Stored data
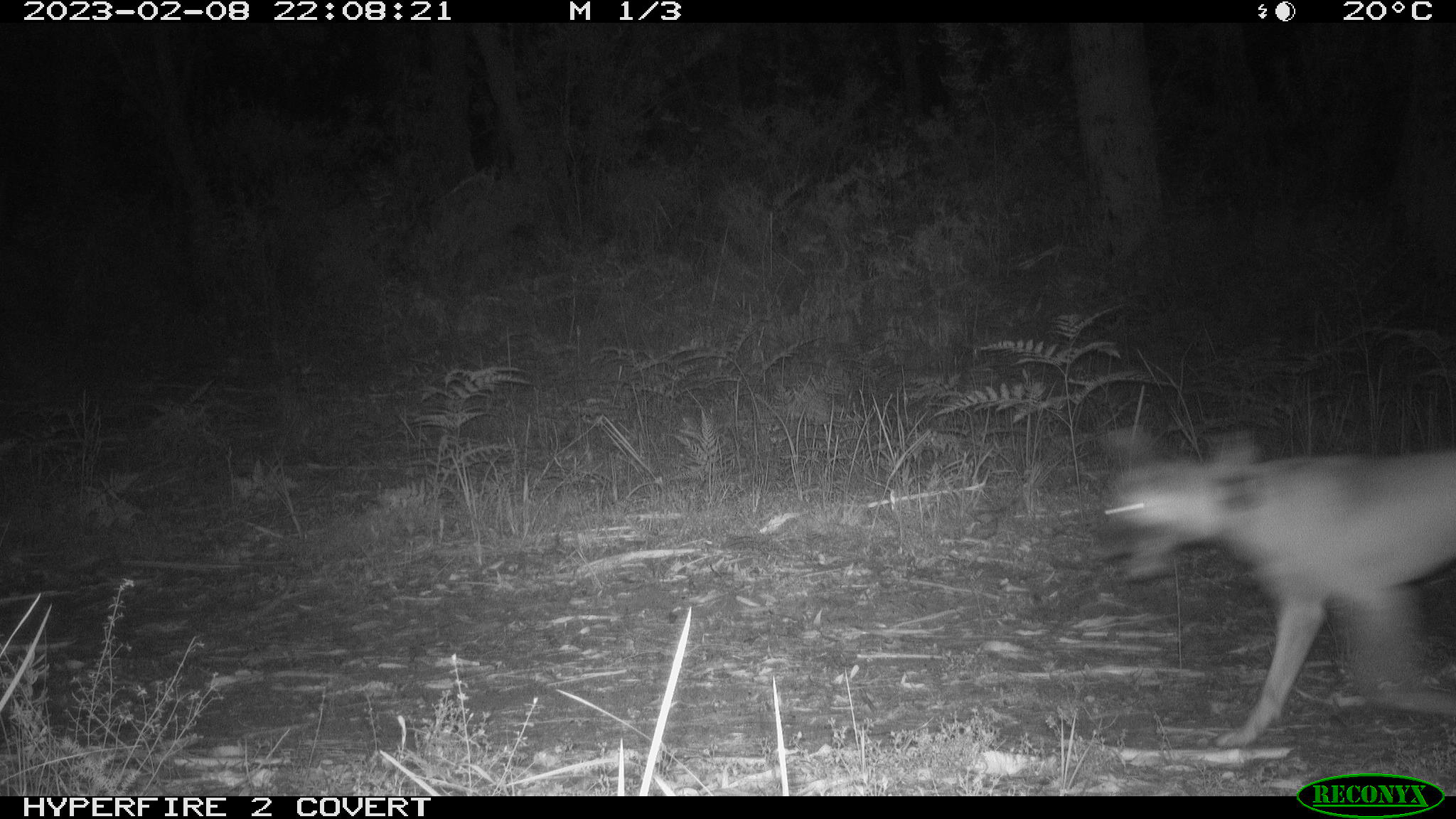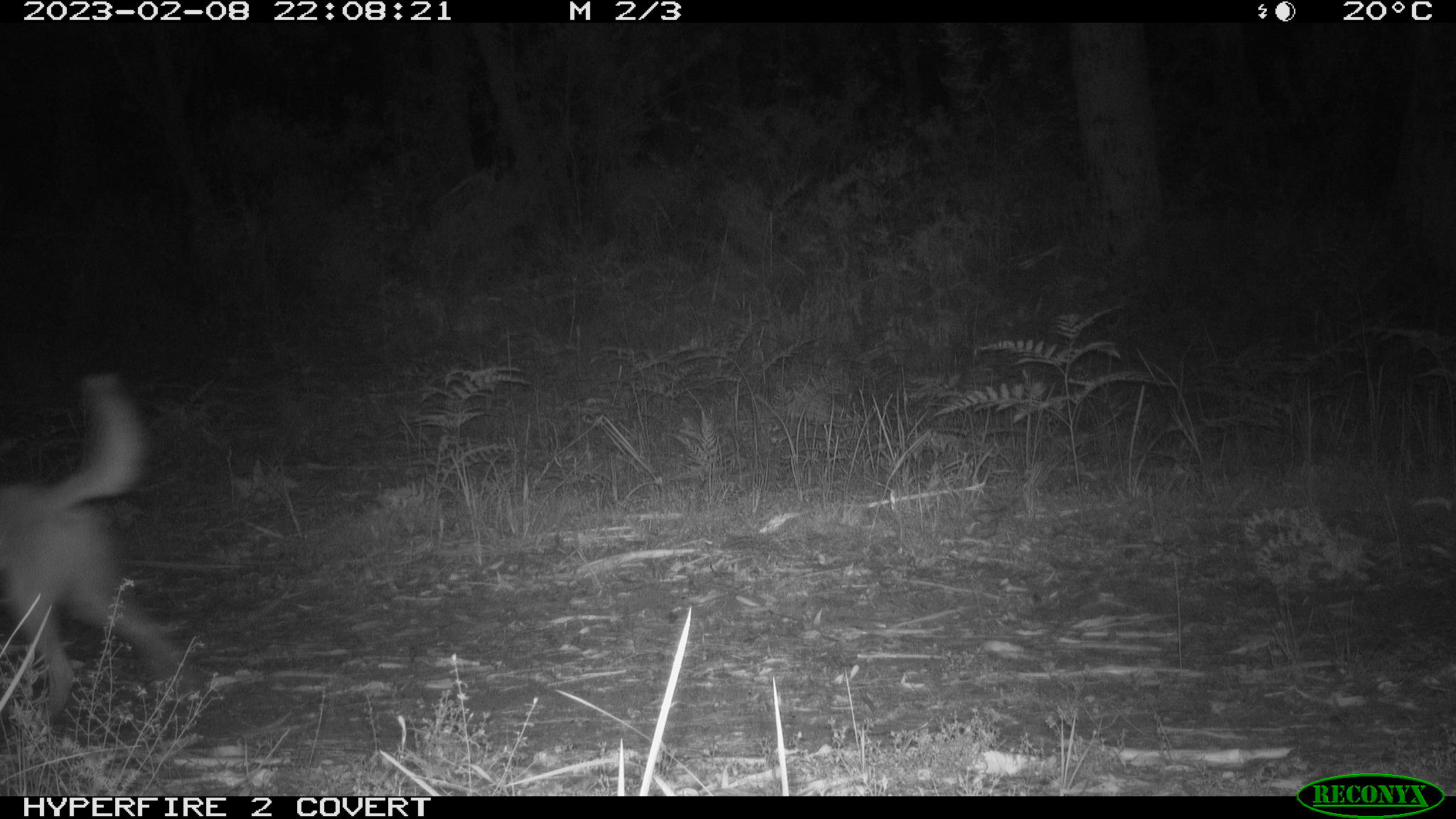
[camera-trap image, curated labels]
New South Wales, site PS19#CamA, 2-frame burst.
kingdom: Animalia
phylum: Chordata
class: Mammalia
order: Carnivora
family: Canidae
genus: Canis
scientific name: Canis familiaris dingo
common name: dingo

**PROBLEM REQUIREMENTS**
All lines from the one containing "kingdom: Animalia" through the end of the records, both ends included, are to be quoted exactly; please add nothing else.

**RESULT FOR THIS TASK**
kingdom: Animalia
phylum: Chordata
class: Mammalia
order: Carnivora
family: Canidae
genus: Canis
scientific name: Canis familiaris dingo
common name: dingo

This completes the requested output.